Individually, these choices are defensible.
Collectively, they create an API that feels unpredictable.
From a consumer’s perspective, the cost is real:
- more conditional logic in clients
- harder onboarding
- subtle bugs when assumptions don’t hold across endpoints
The fix is not better engineers. It’s fewer degrees of freedom.
Standardize the things that repeat
You don’t need to standardize everything.
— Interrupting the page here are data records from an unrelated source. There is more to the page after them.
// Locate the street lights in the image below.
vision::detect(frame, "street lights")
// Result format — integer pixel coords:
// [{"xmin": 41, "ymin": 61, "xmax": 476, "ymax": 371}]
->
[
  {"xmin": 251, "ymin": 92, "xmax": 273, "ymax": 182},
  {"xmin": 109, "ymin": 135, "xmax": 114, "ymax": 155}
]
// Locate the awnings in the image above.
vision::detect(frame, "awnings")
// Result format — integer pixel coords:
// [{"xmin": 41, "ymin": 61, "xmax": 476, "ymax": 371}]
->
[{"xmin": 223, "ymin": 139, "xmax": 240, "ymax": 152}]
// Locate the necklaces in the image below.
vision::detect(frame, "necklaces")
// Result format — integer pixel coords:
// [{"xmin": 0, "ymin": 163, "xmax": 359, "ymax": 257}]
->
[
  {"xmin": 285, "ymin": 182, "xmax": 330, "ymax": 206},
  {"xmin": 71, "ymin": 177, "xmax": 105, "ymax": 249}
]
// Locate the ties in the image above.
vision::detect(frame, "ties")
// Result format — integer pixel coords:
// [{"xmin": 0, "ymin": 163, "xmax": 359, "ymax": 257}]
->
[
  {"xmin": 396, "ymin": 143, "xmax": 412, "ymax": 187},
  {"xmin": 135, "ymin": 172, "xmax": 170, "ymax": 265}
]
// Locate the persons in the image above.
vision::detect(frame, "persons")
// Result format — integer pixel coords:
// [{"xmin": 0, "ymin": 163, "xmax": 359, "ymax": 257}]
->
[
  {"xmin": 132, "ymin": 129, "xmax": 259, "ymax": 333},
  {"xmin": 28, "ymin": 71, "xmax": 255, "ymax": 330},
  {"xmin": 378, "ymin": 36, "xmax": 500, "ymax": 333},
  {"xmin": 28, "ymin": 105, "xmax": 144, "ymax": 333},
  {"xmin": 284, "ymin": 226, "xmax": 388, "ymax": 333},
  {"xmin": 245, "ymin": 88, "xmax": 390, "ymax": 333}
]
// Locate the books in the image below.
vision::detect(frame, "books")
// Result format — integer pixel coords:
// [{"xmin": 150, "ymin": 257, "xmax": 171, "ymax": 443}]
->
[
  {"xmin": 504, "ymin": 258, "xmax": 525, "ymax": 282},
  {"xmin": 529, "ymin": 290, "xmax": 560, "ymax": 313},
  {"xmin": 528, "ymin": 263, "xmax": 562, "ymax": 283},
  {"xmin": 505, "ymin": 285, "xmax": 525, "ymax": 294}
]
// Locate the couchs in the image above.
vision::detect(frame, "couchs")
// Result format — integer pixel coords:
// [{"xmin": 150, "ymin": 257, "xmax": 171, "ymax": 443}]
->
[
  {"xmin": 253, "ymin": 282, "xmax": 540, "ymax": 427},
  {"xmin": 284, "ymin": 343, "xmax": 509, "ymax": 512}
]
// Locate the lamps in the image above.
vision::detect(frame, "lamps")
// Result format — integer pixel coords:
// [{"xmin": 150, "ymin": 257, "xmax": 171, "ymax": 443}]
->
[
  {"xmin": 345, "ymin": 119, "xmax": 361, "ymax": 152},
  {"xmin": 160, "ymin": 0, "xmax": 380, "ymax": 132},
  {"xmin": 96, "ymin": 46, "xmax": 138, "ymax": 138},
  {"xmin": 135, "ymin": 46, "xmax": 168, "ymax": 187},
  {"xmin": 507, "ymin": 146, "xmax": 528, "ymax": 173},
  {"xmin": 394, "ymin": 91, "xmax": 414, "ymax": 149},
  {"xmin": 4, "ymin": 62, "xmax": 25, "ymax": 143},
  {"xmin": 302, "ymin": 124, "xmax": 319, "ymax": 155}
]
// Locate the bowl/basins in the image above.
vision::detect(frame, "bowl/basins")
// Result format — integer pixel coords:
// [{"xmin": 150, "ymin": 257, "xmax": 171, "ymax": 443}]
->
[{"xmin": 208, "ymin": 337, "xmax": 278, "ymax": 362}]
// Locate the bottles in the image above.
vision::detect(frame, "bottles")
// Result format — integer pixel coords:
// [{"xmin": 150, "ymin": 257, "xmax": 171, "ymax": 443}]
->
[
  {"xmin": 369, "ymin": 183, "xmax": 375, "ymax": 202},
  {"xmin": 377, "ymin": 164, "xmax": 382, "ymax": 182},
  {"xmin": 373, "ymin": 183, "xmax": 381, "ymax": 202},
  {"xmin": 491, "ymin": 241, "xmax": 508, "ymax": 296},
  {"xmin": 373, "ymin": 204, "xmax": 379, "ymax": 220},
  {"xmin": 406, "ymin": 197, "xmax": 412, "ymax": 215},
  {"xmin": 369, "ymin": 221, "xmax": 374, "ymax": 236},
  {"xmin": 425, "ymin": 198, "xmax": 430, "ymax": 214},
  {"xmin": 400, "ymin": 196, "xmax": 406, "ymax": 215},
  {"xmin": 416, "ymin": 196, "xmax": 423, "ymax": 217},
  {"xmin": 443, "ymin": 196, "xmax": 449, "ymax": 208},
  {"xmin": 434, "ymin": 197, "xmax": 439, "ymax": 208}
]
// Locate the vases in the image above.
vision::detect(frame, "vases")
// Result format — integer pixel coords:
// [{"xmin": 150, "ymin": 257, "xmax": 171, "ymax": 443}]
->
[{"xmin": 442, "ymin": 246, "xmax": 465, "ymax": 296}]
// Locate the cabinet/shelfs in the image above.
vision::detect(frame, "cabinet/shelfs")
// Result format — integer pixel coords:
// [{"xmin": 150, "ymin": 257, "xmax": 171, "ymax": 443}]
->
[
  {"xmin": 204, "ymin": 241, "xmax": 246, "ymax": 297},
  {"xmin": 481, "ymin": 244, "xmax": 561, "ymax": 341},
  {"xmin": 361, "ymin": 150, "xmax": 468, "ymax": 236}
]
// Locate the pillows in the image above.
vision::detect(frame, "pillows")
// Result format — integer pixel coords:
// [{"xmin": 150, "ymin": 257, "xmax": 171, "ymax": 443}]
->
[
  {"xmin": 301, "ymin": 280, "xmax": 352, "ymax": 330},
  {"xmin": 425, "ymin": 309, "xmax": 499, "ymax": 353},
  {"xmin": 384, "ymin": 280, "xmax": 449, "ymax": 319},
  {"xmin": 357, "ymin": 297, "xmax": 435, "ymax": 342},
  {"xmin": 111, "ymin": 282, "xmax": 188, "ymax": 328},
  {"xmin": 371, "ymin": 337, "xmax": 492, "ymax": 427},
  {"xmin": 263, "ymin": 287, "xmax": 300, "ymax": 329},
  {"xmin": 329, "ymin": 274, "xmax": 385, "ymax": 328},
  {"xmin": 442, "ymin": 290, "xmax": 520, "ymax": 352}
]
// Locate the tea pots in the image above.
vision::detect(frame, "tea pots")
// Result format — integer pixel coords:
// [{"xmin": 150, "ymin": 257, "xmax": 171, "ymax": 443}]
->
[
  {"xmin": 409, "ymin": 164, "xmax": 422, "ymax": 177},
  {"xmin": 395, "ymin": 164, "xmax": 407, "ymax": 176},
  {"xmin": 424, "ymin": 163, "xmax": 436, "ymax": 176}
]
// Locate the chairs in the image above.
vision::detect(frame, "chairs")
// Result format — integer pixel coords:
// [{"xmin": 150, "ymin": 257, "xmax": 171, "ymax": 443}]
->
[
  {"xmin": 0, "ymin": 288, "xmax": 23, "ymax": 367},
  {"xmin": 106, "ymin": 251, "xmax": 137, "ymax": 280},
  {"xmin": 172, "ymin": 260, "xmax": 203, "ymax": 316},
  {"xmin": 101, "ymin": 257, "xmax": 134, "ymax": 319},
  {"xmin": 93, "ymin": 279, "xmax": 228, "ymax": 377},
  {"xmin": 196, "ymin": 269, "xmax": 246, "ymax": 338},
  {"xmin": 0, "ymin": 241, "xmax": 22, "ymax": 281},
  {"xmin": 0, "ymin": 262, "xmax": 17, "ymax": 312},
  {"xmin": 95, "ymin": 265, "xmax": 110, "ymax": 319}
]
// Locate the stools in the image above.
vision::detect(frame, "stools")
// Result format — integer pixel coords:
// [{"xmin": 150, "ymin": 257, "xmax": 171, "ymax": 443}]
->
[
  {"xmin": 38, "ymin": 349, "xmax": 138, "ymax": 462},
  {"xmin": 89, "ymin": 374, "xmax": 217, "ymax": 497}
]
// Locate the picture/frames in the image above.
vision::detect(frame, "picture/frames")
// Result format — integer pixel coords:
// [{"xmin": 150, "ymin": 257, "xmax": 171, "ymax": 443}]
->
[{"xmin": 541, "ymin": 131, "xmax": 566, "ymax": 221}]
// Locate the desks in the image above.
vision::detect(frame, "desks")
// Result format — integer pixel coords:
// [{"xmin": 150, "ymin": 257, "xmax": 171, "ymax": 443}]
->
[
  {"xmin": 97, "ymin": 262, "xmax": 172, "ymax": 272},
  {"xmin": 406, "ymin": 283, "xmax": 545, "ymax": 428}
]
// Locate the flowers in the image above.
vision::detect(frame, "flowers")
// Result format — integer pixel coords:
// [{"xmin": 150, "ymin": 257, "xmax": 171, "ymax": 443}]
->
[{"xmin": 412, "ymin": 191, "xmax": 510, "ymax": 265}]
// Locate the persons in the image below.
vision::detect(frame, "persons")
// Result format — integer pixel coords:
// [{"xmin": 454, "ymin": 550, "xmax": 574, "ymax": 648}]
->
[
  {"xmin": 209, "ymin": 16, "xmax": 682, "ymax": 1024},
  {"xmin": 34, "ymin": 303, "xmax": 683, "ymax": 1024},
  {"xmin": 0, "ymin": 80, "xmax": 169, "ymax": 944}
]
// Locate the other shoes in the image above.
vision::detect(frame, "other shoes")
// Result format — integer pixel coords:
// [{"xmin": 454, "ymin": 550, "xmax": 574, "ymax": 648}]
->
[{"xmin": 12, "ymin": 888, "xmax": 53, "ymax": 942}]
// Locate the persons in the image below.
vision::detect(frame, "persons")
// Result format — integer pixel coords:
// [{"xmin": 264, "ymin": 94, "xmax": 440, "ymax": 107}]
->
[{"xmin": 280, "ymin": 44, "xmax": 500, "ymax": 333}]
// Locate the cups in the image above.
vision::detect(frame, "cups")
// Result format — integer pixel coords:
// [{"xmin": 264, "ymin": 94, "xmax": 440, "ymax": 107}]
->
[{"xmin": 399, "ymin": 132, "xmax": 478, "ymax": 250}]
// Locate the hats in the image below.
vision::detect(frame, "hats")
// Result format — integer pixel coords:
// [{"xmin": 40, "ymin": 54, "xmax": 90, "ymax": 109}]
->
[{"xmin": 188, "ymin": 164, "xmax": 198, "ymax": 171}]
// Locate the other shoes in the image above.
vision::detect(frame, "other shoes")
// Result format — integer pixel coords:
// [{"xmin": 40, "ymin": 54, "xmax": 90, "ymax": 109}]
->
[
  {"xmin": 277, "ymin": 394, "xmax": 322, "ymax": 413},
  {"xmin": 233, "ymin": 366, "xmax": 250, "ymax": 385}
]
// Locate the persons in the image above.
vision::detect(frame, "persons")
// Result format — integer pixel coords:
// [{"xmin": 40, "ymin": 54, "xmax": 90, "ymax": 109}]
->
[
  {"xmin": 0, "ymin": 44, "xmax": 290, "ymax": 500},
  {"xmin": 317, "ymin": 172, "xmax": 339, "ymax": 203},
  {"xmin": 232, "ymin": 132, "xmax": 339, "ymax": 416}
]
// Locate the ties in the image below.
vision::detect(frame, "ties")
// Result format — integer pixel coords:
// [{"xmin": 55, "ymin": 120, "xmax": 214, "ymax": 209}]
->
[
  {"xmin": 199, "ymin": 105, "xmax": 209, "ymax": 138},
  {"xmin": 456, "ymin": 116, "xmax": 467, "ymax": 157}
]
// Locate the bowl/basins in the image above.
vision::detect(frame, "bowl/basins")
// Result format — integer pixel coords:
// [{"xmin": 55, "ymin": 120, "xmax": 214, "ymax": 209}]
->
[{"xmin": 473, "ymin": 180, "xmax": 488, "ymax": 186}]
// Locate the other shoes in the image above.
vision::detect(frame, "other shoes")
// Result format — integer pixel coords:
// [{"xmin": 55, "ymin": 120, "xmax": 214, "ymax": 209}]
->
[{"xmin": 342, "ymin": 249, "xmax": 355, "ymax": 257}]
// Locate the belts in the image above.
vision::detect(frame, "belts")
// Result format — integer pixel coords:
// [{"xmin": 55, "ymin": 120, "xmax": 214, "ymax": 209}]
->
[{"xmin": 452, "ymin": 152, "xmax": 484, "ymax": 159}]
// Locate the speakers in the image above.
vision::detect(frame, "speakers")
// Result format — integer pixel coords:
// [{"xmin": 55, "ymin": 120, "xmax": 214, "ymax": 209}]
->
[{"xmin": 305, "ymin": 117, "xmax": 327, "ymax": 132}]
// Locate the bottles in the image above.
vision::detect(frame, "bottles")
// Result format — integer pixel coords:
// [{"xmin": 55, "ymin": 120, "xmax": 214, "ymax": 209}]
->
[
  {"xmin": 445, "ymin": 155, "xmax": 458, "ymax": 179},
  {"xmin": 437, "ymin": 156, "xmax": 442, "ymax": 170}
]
But you absolutely need to standardize the parts that show up everywhere.
Pagination
Pick one approach and stick to it.
Cursor-based (recommended for most cases):
GET /orders?cursor=eyJpZCI6MTIzfQ&limit=50
Response:
{
"data": [...],
"page": {
"next_cursor": "eyJpZCI6MTczfQ",
"has_more": true
}
}
Offset-based is simpler but breaks down at scale (large offsets, inconsistent results under writes).
The mistake is supporting both across different endpoints.
Filtering and sorting
Define a consistent query pattern:
GET /orders?status=active&created_after=2024-01-01&sort=-created_at
Rules:
- filters are simple key-value pairs
- sorting uses
-for descending - timestamps use ISO 8601
Don’t let each team invent their own syntax.
Field naming
Pick one convention:
snake_case(common in Python ecosystems)camelCase(common in JavaScript)
Then enforce it everywhere.
Mixed conventions are one of the fastest ways to make an API feel sloppy.
Error structure
Define a single format and never deviate:
{
"error": {
"code": "INVALID_STATUS",
"message": "Status must be one of: active, cancelled",
"details": {
"field": "status"
}
}
}
If one endpoint returns strings and another returns structured errors, clients can’t generalize behavior.
Consistency requires enforcement, not documentation
Most teams have API guidelines somewhere. Few teams enforce them.
That’s why inconsistency keeps creeping back.
You need automated enforcement.
OpenAPI + linting
Define your API with OpenAPI 3.x and lint it using tools like Spectral.
Example rule (pseudo-Spectral):
rules:
pagination-format:
description: "All list endpoints must use cursor-based pagination"
given: "$.paths[*][get].parameters"
then:
function: pattern
functionOptions:
match: "cursor"
This turns “guidelines” into something that blocks a PR.
Shared libraries (with caution)
Provide SDKs or internal libraries for:
- pagination helpers
- error formatting
- response envelopes
Example (Node.js/TypeScript):
export function paginatedResponse(data, nextCursor) {
return {
data,
page: {
next_cursor: nextCursor,
has_more: !!nextCursor,
},
};
}
This reduces divergence, but it can also become a bottleneck if the library is hard to evolve.
Use it to enforce patterns, not to hide everything behind abstractions.
API review as a gate
For externally exposed APIs, treat changes like schema migrations.
Have a lightweight review checklist:
- Does this follow existing patterns?
- Is naming consistent with similar resources?
- Are errors structured correctly?
This doesn’t need a committee. It needs discipline.
Be careful with backward compatibility
Fixing inconsistency in a live API is where things get tricky.
You can’t just “clean things up” if clients depend on the current behavior.
Options:
- Introduce consistency in new endpoints only
- Add new fields while keeping old ones (then deprecate)
- Version the API if changes are breaking
Example:
{
"user_id": "123",
"userId": "123" // temporary duplication during migration
}
It’s not pretty, but it avoids breaking consumers.
The key is to stop the bleeding first. Then gradually fix what already exists.
The tradeoff: consistency vs flexibility
Strict consistency has downsides:
- Slower development when patterns don’t fit perfectly
- Friction for teams with unique domain needs
- Occasional over-generalization
But inconsistency is worse:
- every integration becomes bespoke
- shared tooling becomes harder to build
- cognitive load increases across the board
Consistency is a force multiplier. It makes everything built on top of your API easier.
What to do differently this week
Pick three cross-cutting concerns in your API:
- pagination
- error handling
- naming conventions
Write down the exact rules for each—no ambiguity.
Then enforce one of them automatically (linting, shared helper, or review gate).
You don’t fix inconsistency by documenting more. You fix it by removing choice where it doesn’t add value.